### Фрагмент страницы
То же можно сказать и о таком, казалось бы, простом термине, как domination (доминирование, господство) и его производных dominant (доминирующий, господствующий) и dominé (доминируемый, подчиненный). Авторы с самого начала расставляют акценты, позволяющие понять общую критическую направленность их анализа, когда в предисловии формулируют центральное положение своей работы как установление «системы связей между системой образования и системой классовых отношений». Учитывая несомненное влияние марксизма на авторов «Воспроизводства...», вводящих классовые отношения в качестве одного из главных элементов конструирования предмета исследования, мы сочли более адекватным перевод этих терминов как «господство», «господствующие» и «подчиненные», хотя в принципе возможен и нейтральный вариант.

Отдельную трудность представлял авторский стиль. Российскому читателю уже известны по существующим переводам особенности письма П. Бурдьё с характерными длинными и внутренне замкнутыми периодами, с невозможно длинными по нормам русского языка предложениями. Однако участие второго автора — Ж.-К. Пассрона — отнюдь не упростило, если не усложнило задачу адекватной передачи на русский язык стилевых особенностей оригинала. (О том, как писалась эта книга, Ж.-К. Пассрон рассказывает в своем интервью.) К этому стоит добавить влияние собственно французской гуманитарной традиции с ее канонами гуманитарных текстов, восходящими к Рене Декарту. Существенной чертой такого письма является подробность описаний, разветвленное ассоциативное изложение (которое у нас принято связывать с прозой Марселя Пруста), «рассеяние» или нелокализованность дефиниций. Нужно признаться, что в переводе часто приходилось жертвовать стилистическими особенностями исходного текста для обеспечения более адекватного восприятия его содержания: предложения разбивались на два и более в зависимости от их структуры.

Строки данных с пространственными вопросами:
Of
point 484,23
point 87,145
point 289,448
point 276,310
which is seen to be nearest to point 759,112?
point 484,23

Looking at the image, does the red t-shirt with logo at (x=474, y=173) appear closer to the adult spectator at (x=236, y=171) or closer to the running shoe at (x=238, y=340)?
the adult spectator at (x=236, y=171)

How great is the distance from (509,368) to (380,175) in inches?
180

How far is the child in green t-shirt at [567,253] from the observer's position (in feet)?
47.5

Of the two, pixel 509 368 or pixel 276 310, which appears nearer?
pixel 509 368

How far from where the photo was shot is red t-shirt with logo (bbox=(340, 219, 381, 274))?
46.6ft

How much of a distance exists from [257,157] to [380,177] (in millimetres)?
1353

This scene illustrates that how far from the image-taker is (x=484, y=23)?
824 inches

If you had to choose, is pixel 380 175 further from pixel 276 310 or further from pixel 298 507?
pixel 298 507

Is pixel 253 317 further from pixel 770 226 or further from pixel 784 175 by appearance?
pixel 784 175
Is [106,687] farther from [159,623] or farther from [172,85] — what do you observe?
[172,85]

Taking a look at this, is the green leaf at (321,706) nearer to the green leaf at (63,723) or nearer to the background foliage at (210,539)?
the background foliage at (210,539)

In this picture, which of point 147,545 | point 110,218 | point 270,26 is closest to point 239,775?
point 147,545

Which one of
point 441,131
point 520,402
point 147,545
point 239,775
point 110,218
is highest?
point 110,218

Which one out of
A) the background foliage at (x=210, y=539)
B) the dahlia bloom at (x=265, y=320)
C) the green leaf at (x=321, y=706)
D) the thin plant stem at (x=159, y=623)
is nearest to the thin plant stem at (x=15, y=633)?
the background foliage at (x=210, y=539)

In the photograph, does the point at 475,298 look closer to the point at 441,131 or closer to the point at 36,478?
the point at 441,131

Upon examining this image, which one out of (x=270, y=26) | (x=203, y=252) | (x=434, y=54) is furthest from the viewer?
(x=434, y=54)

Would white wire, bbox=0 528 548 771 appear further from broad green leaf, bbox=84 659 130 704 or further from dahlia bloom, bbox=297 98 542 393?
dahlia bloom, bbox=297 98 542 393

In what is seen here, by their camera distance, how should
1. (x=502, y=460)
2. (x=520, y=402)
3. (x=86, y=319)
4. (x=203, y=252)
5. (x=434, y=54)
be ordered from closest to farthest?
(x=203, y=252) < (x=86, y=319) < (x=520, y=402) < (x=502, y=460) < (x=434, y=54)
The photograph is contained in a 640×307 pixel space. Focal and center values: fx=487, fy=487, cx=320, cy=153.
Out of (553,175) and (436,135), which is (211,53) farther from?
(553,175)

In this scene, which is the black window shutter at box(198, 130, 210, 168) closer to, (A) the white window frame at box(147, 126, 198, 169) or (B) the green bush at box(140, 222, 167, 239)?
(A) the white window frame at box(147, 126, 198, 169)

### Задания
(1) Какой вариант перевода термина domination выбран в отрывке о переводе книги «Воспроизводство»?
(2) Продолжите текст о переводе книги «Воспроизводство» после его последнего предложения.

### Ответы
(1) «Господство».

(2)
Кроме того, на композицию и стилевые особенности текста оказали несомненное влияние основные течения социальной мысли 1960-х гг.: марксизм, структурализм и конструктивизм. Марксизм во Франции, пережив взлет после Второй мировой войны, сохранял свою силу и привлекательность вплоть до начала 1980-х гг., благодаря, в частности, работам Ж.-П. Сартра, М. Мерло-Понти, Л. Альтюссера, А. Лефевра, деятельности журналов «Социализм или варварство» и «Аргументы». Так, П. Бурдьё детально изучал марксистские труды, делая, в отличие от Л. Альтюссера с его опорой на «зрелого» Маркса, особый акцент на ранние, «антропологические» работы. Ж.-К. Пассрон также не избежал воздействия марксизма. В 1960-е гг. он активно участвовал в деятельности левых политических группировок марксистской направленности. Влияние Л. Альтюссера, который преподавал в Высшей педагогической (Нормальной) школе, когда там учились П. Бурдьё и Ж.-К. Пассрон, прослеживается, в частности, в их особом внимании к проблематике «произвола», а также к феномену «признания/неузнавания», которые рассматриваются во многих работах Л. Альтюссера.

Французский структурализм (К. Леви-Строс, А. Леруа-Гуран, Р. Барт, Ж. Лакан, а также отчасти М. Фуко) никогда не был школой или группой единомышленников. Однако между его представителями на протяжении 1950—1960-х гг., вплоть до 1968 г., существовала определенная общность проблематики. К. Леви-Строс, ключевая фигура французского структурализма, пытался использовать некоторые приемы лингвистического анализа для объективного познания неосознаваемых структур отношений культурной и ментальной жизни первобытных племен. Структурализм в форме антропологии превратился в одну из немногих признанных в гуманитарных науках дисциплину и вызвал в них настоящий переворот. Археология, антропология, семиология, а также социология испытали сильное его влияние.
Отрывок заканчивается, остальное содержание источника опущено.